En 1990, puis en 1996, l'enseignement en Communauté française a connu des mouvements sociaux sans précédent. Les récents accords dits de la St-Polycarpe ont, certes, apporté un bol d'oxygène, mais nettement insuffisant eu égard aux besoins. Comme cela n'a jamais cessé d'être le cas d'ailleurs au fil des refinancements successifs en bouts de chandelle. La Communauté a largement fait étalage de son incapacité chronique à assumer les missions qu'elle s'est données en matière d'enseignement. Mais il y a pire encore. Le fossé n'a cessé de s'accroître entre éducation, compétence communautaire, et formation, compétence régionale. Alors que cette articulation est indispensable, sauf à courir le risque de les voir toutes deux plus encore soumises qu'elles ne le sont à la marchandisation et aux besoins exclusifs du marché. Il s'impose donc, nous semble-t-il, qu'éducation et formation dépendent d'un seul et même pouvoir : la région. Ce n'est d'ailleurs qu'à cette seule condition-là que l'école pourra véhiculer la culture wallonne, restant un outil de massification sans égal avec l'audiovisuel.
Les chaînes publiques de radio et de télévision ont connu et connaissent les mêmes problèmes que l'enseignement. Leurs moyens humains et matériels ont eux aussi été rognés d'année en année. Au point d'avoir dû largement s'ouvrir à la publicité. Ces chaînes, exception faite de certaines chaînes régionales d'audience très limitée, véhiculent une image tronquée de la Wallonie quand elles ne sont pas tout bonnement muettes sur l'existence même de celle-ci en tant que nation. En fait une image revue et corrigée par Bruxelles. Il n'est pas insignifiant de relever que le sigle RTBF fait toujours largement référence au concept de la Belgique unitaire francophone et dominante. Les Flamands, eux, n'ont pas hésité à opter pour le sigle VRT, mettant en avant leur spécificité culturelle sans que cela leur ait porté préjudice en quoique ce soit.
Si la Wallonie veut marquer de son empreinte culturelle l'audiovisuel, il s'impose que ce dernier bascule, comme l'enseignement, dans son giron de compétences.
Mais il serait injuste de limiter nos revendications de régionalisation aux seuls enseignement et audiovisuel. Le Manifeste le souligne sans ambiguïté en revendiquant que les entreprises d'action culturelle disséminées sur tout le territoire soient véritablement reconnues et soutenues.

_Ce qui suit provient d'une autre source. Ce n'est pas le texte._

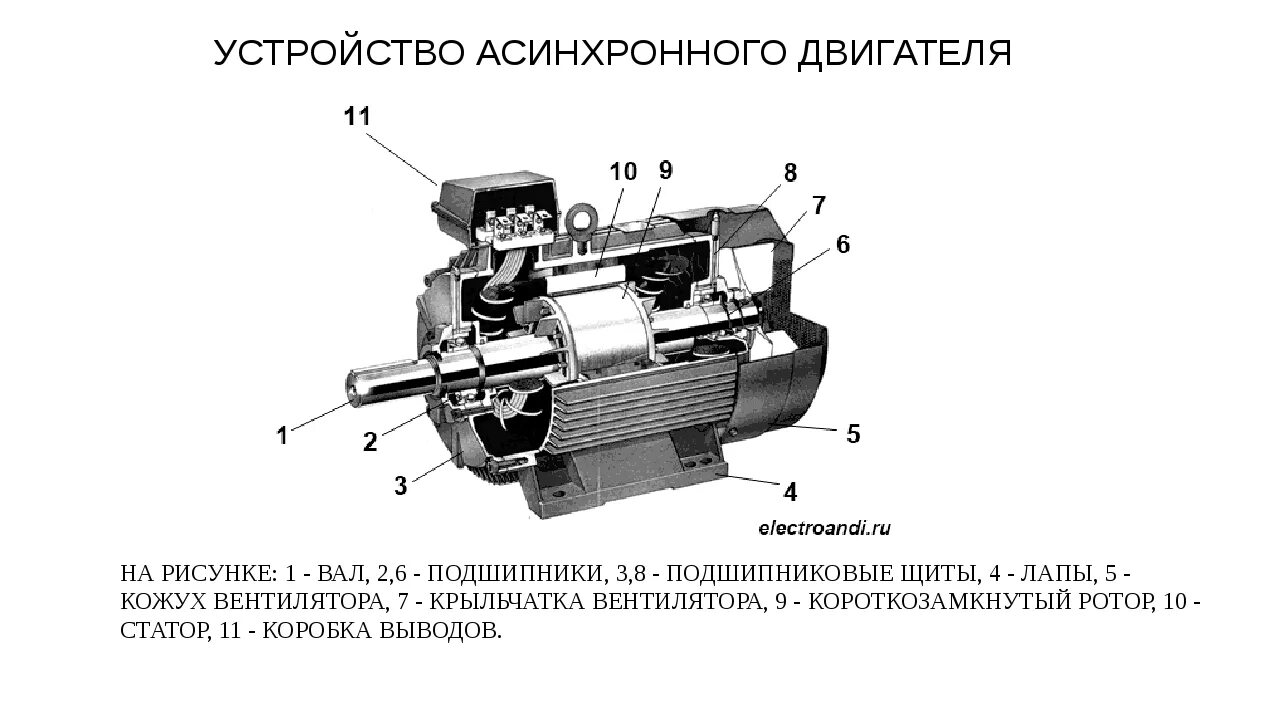 УСТРОЙСТВО АСИНХРОННОГО ДВИГАТЕЛЯ

11

10

9

8

7

6

1

2

3

5

4

electroandi.ru

НА РИСУНКЕ: 1 - ВАЛ, 2,6 - ПОДШИПНИКИ, 3,8 - ПОДШИПНИКОВЫЕ ЩИТЫ, 4 - ЛАПЫ, 5 - КОЖУХ ВЕНТИЛЯТОРА, 7 - КРЫЛЬЧАТКА ВЕНТИЛЯТОРА, 9 - КОРОТКОЗАМКНУТЫЙ РОТОР, 10 - СТАТОР, 11 - КОРОБКА ВЫВОДОВ.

Ces entreprises, surtout associatives, sont elles aussi des vecteurs de transmission de la culture wallonne, sans doute moins spectaculaires que ne le sont l'enseignement et l'audiovisuel, mais non moins incontournables comme mémoire vivante d'un patrimoine populaire.
Pour conclure provisoirement...
Certains aspects du Manifeste sont aujourd'hui obsolètes. La Région wallonne a accru ses compétences au fil des réformes institutionnelles successives. Bruxelles est devenue une Région à part entière. Ce qui par contre n'a guère changé, c'est le regard de cette dernière sur la Wallonie et la mainmise qu'elle continue à exercer sur l'école, l'audiovisuel et la culture, via la Communauté française. Si une réécriture du Manifeste s'impose, il n'en reste pas moins, vingt ans après, d'une pertinence et d'une actualité criante. Il doit continuer à interpeller le peuple wallon, sauf à courir le risque de le voir disparaître purement et simplement. D'autres peuples après tout se sont effacés faute d'avoir pu conserver leur identité propre tout en ne se repliant pas sur eux-mêmes.
En ce qui nous concerne, nous ne pouvons nous résoudre à ce que le peuple wallon soit un peuple en voie d'extinction. Et c'est pourquoi, plus que jamais, plus encore qu'il y a vingt ans, nous voulons souscrire à cette conclusion du Manifeste, à savoir qu' en tant que communauté simplement humaine, la Wallonie veut émerger dans une appropriation de soi qui sera ouverte au monde.